As with most attacks involving JavaScript malware, RATDispenser is used to gain an initial foothold on a system before launching secondary malware that establishes control over the compromised device. Interestingly, our investigation found that RATDispenser is predominantly being used as a dropper (in 94% of samples analyzed), meaning the malware doesn’t communicate over the network to deliver a malicious payload. The variety in malware families, many of which can be purchased or downloaded freely from underground marketplaces, and the preference of malware operators to drop their payloads, suggest that the authors of RATDispenser may be operating under a malware-as-a-service business model.

In this report we:

  • Analyze the infection chain of RATDispenser and suggest detection opportunities for detecting and blocking the malware
  • Describe how RATDispenser is obfuscated
  • Discuss the malware families distributed by RATDispenser
  • Share a YARA rule and a Python extraction script so that network defenders can detect and analyze this malware

Infection Chain

Figure 1 – Email delivering RATDispenser as an attachment.

The infection chain begins with a user receiving an email containing a malicious attachment. For example, Figure 1 shows a JavaScript file (.js) masquerading as a text file, supposedly containing information about an order. The user simply needs to double-click the file to run the malware.

Network defenders can prevent infection by blocking executable email attachment file types from passing through their email gateways, for example JavaScript or VBScript. Defenders can also interrupt the execution of the malware by changing the default file handler for JavaScript files, only allowing digitally signed scripts to run, or disabling Windows Script Host (WSH).

When the malware runs, the JavaScript decodes itself at runtime and writes a VBScript file to the %TEMP% folder using cmd.exe. To do this, the cmd.exe process is passed a long, chained argument, parts of which are written to the new file using the echo function.

Figure 2 – Process execution graph showing chained command line argument.

Afterwards, the VBScript file runs, which in turn downloads the malware payload. If it was downloaded successfully, it is executed, and the VBScript file is deleted.

Obfuscation

The initial JavaScript downloader is obfuscated and contains several eval functions. One of the eval calls is a function that returns a long string, which is decoded by another function.

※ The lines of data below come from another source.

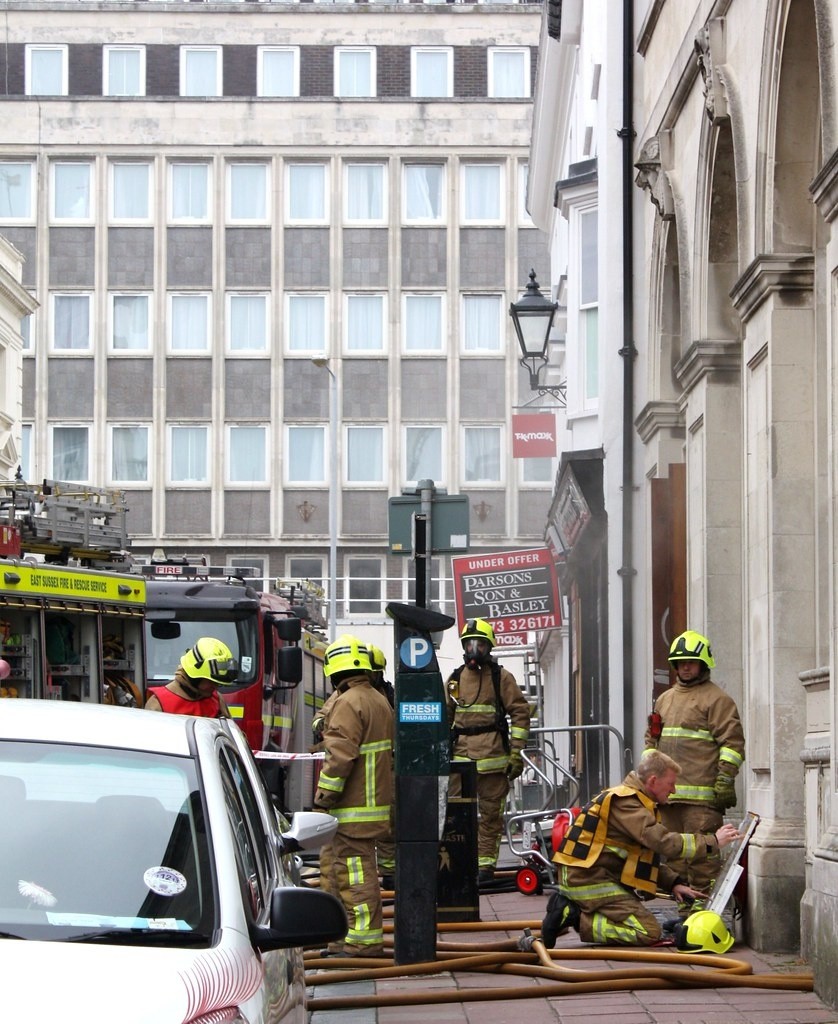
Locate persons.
[309,634,396,965]
[260,729,289,814]
[143,636,250,745]
[537,749,745,951]
[641,631,747,935]
[442,617,530,883]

Figure 3 – Snippet from obfuscated JavaScript downloader.

The function that decodes the string is located further down in the script. At first sight it looks complicated, but it is a simple replacement function. First, the passed arguments are stored in a new variable. It is done this way to work correctly with an arbitrary number of arguments. Next, the replacement operation runs on the initial string. The second argument of the replace function in JavaScript is another function which returns the replacement string. In this case, the second argument to this inline function is the capturing group which matches the regular expression {\d+}. Since the capturing group is a decimal number, it is used as an index for the arguments array which is returned as a replacement string. In case of an index out of bounds exception, the function returns the whole matching string, which was most likely implemented to handle mismatches.

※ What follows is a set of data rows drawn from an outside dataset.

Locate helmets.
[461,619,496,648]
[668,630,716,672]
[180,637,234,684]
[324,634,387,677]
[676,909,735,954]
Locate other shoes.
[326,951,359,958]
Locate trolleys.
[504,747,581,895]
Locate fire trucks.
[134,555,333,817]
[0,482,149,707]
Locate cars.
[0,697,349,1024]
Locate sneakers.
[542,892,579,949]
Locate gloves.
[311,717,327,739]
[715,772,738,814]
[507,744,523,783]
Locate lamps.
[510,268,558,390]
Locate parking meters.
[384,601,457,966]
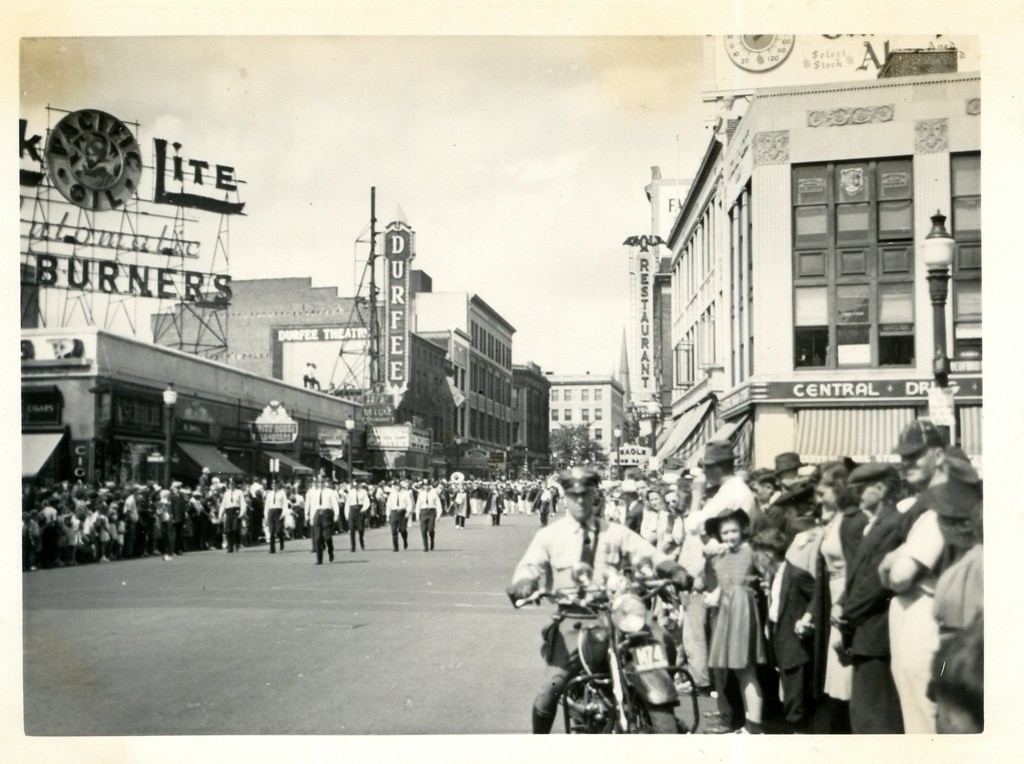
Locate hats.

Figure 4 – Deobfuscation function using regular expression replacement.

To decode the string shown in Figure 3, three arguments (A, u, F) are passed to the function. The decoded string is Base64 encoded which can simply be decoded to analyze it in more detail. By creating and writing an ActiveX Data Stream Object this sequence is decoded and executed using an eval statement. The newly decoded second stage code looks as follows (Figure 5).